Harry Potter and the Methods of Rationality is the first piece of fan-fiction I have ever read, and never in my life did I expect myself to fall head over heels in love with a wall of text posted on a website that is also home to thousands of pages of Harry/Draco erotica. To those of us that grew up with Rowling's books, the Harry Potter series was our heathen bible, our first novel, and the source of some of our fondest childhood memories. That someone by the name of "lesswrong" dared to "improve"on a book so loved and sacred in the eyes of its fans is nothing short of blasphemy. A fan-fiction that dared to attempt to surpass its original! It seemed like arrogance of the highest level, and I felt like God looking down upon the Tower of Babel.
Yet from the very first chapter, HPMOR felt like no ordinary tribute or parody. It was a truely original reimagining of a world that was already exceedingly familar to any casual consumer of popular culture, let alone a fan. At first, the differences between Eliezer Yudkowsky's universe and Rowling's may seem superficial. The basis of the story can be summed up by the HPMOR website's tagline, "Petunia married a professor, and Harry grew up reading science and science-fiction." Imagine, for a moment, that Harry was never an orphan, and grew up in a loving family into a well-adjusted, confident, if not a little eccentric 11-year-old.

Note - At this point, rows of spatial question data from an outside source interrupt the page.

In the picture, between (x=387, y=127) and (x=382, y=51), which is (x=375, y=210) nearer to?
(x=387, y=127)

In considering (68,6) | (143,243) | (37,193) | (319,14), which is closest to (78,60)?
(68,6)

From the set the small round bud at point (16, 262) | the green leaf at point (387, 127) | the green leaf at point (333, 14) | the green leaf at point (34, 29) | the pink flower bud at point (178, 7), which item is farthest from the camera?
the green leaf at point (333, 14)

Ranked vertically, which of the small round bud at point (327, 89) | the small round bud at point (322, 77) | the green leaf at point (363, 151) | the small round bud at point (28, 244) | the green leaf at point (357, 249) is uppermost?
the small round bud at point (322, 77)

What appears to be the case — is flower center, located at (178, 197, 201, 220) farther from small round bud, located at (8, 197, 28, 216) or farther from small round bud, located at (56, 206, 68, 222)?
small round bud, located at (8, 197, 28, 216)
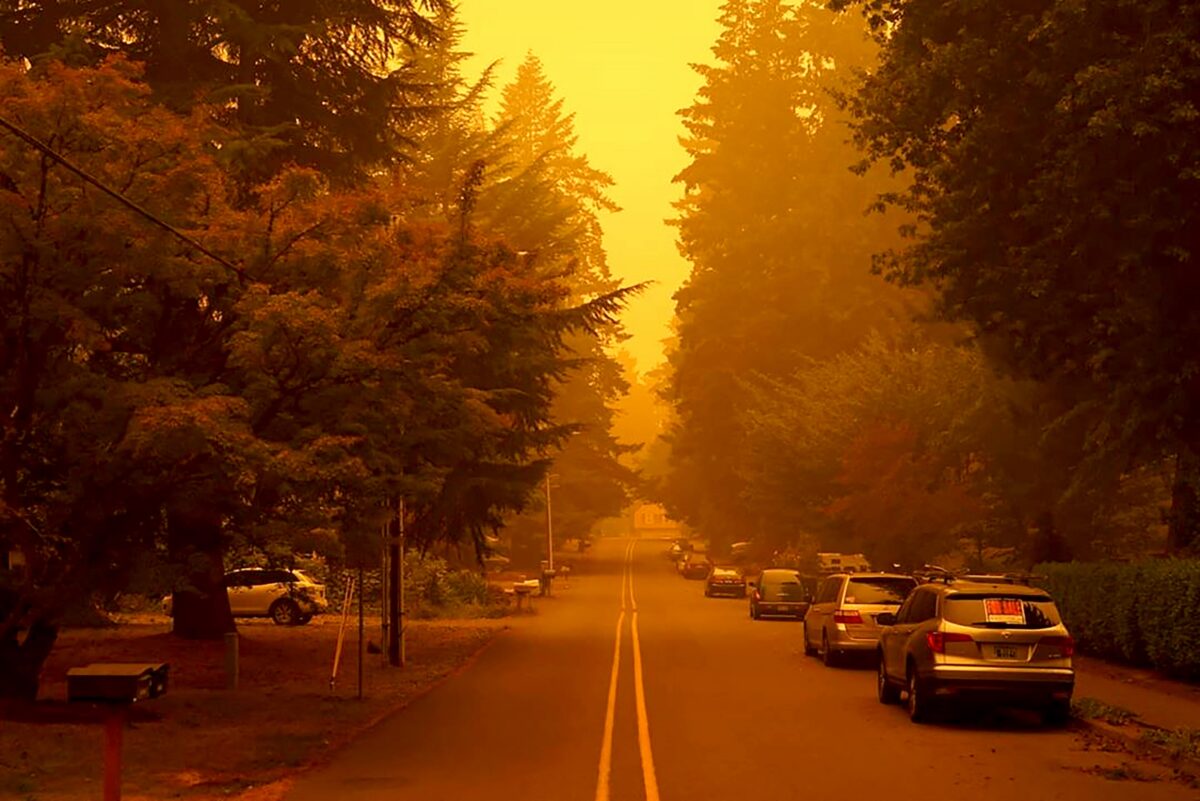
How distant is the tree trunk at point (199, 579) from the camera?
56.5ft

Imagine again, that Harry actually knew SCIENCE before encoutering magic. The result is a surprisingly different story from the original.

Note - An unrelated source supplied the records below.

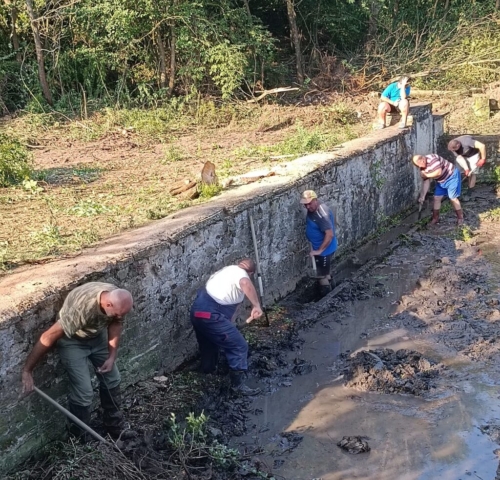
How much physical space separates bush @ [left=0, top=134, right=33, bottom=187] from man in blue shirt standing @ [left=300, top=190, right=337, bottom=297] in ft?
15.1

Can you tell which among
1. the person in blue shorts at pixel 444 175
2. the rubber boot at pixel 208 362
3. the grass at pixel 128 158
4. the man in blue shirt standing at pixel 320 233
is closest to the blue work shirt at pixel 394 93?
the grass at pixel 128 158

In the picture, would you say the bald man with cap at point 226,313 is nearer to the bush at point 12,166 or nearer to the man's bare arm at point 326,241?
the man's bare arm at point 326,241

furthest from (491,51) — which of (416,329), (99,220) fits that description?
(99,220)

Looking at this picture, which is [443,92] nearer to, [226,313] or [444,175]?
[444,175]

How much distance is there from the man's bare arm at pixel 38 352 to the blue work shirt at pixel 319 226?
4.70 meters

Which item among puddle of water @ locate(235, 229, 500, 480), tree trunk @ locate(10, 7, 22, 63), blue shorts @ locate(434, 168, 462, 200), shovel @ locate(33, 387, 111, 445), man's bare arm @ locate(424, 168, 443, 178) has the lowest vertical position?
puddle of water @ locate(235, 229, 500, 480)

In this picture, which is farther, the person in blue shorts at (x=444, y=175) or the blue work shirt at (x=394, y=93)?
the blue work shirt at (x=394, y=93)

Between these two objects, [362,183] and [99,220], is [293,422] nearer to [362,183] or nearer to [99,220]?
[99,220]

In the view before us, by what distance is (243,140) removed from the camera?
1413 centimetres

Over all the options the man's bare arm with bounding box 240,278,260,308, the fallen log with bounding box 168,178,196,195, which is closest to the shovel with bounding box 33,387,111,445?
the man's bare arm with bounding box 240,278,260,308

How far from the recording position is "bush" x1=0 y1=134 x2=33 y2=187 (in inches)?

Without the insecurities and emotional baggage that accompanied the original protagonist, there is greater room in the story to explore the world around Harry, rather than to dwell on the inner turmoil of Harry himself. At the same time, the new, precocious Harry can now employ all the tools of rationality to discover, dissect and manipulate the magical world around him. He is no longer a passive observer in a strange, scary universe, but rather an active explorer from the get-go, more like a college student touring a new country, than a child transferring to a new school. While the new Harry is perhaps a less relatable character for real 11-year-olds, he is much a more interesting character for the adult reader. Harry's mix of cynicism and wide-eyed wonder felt genuine and appropriate, while at the same time providing us with an alternate view of the magical universe from a scientific point of view.
The other great divergence of HPMOR from the original lies in the tone of the story. The original makes clear the moral standing of each character(except in the very last book), including the much beloved Snape, whose true nature was eventually revealed. HPMOR never allows its characters to fit comfortably into explicit moral brackets, with the difficulties of seperating "good" from "evil" as one of its central themes. None of the characters are safe from moral ambiguity, not Harry, not Hermione, not even Dumbledore(who *spoilers* admitted that he may very well become the next Dark Lord after the fall of Voldemort) Yet in this grey alternate universe, we feel the anguish and joy of each character more acutely there ever before. Because the reader can now see how there are no easy choices for any of the characters, the plight of the characters feels more tragic. And with true victories few and far between, when a character does manage to come out ahead in an impossible situation, the accompanying euphoria is truly uplifting.
Ironically, this more gritty and realistic universe provided a much more optimistic world view than that of the original. Compared to original's utopic depiction of magical Britain, HPMOR, by making clear the deficiences of a pre-industrial, logicless society, puts muggles and wizards on a much more equal standing. In this world, nothing is perfect, not even magic. That muggle scientists have achieved what even wielders of magic have deemed impossible is testament to the strength of our spirit of enquiry and discovery. Some have found such overtly humanist elements in the story to be naive and unrealistic. But I found it to be an effective counter-weight to the over-adulation of magic as the answer to all of humanity's problems, needs and wishes. Yudkowsky allows his readers to immerse in this fantastic world, but also remembers to remind us that in many ways, we can already do magic.